On this occasion, though, our first stop would be The European Club in beautiful Brittas Bay. The journey from Dublin Airport took no more than an hour and waiting for us on our arrival was Pat Ruddy himself, the enigmatic owner and designer of European Club. Our links experiences in Ireland conjure images of towering sand dunes, avenues of verdant green between them and all framed by the deep blue of the ocean. The taste of the salty air on your lips and in your nostrils, the challenge of the elements – the rugged beauty of it all. It doesn’t get much better. The European Club was no different and we loved it for all sorts of reasons, which you can read in our write up.
Its reputation and place on world top 100 lists meant expectations had been high long before we arrived and yet even they were surpassed. There was no great build up to our next stop but perhaps the most memorable moments on the road come we have ventured off the beaten track – this was to be another.
Rosslare Golf Links may not have a global reputation but as we arrived in this charming seaside, holiday town it soon became clear this would not be our last trip Ireland’s sunny south east. After a night at the legendary Kelly’s in Rosslare, it was time to take to the links which stretches spectacularly out along a promontory.
Perhaps when you go somewhere without expectations, you are more open to falling for a course and that certainly happened at Rosslare, which was a truly wonderful round of golf, as you can read here. If you have the courage to take the road less travelled in Ireland and seek the courses off the beaten path, you are so often rewarded for your spirit of adventure.

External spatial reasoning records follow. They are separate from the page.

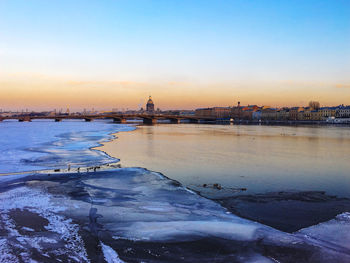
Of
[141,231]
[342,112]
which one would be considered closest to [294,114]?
[342,112]

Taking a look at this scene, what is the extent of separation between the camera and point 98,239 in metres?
4.59

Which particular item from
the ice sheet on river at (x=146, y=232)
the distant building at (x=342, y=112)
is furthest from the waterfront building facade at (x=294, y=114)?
the ice sheet on river at (x=146, y=232)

Ireland is, however, much more than just links golf. We have enjoyed incredible experiences inland too, not least at Irish Open venues such as Killarney, where the natural beauty of the places is matched only by the serenity. And that was certainly the case once again as we drove onto the Mount Juliet Estate. We only stayed for a night at the spectacular Hunter’s Yard, but it was the kind of place you didn’t want to leave, a real golfer’s paradise where everything is within yards of each other and your dreams of spending hours on the many practice areas never quite pan out thanks to the call of the wonderful golf course followed by the fabulous restaurants and bars!
There have been so many stories and moments from our trips to Ireland which remain vivid years on. At times you are struck by the remoteness of Ireland golf courses, but you can just as easily find yourself playing just alongside the coast from one of the world’s most energetic and exciting cities. You’ll find landscapes peppered with sea-salted shorelines of rugged and unspoilt wonder. And elsewhere you can escape into lush, verdant green pastures with thick rough and greens like lightening. The variety of Ireland golf is extraordinary.
It is hard to sum it all up with words alone, but you will create so many moments on your golfing adventures in Ireland that will stay with you as long as you live. And isn’t that ultimately, why we do this, why we travel, why we bring our clubs? Remember every moment, soak up every story, drink in your time with every wonderful character you meet on your way around. I don’t believe anyone will ever regret a single day they spend on Ireland golf courses.
Scotland is truly wonderful and will always be home but my greatest memories of golf have come in Ireland. I’m not sure it can be beaten as a golf destination.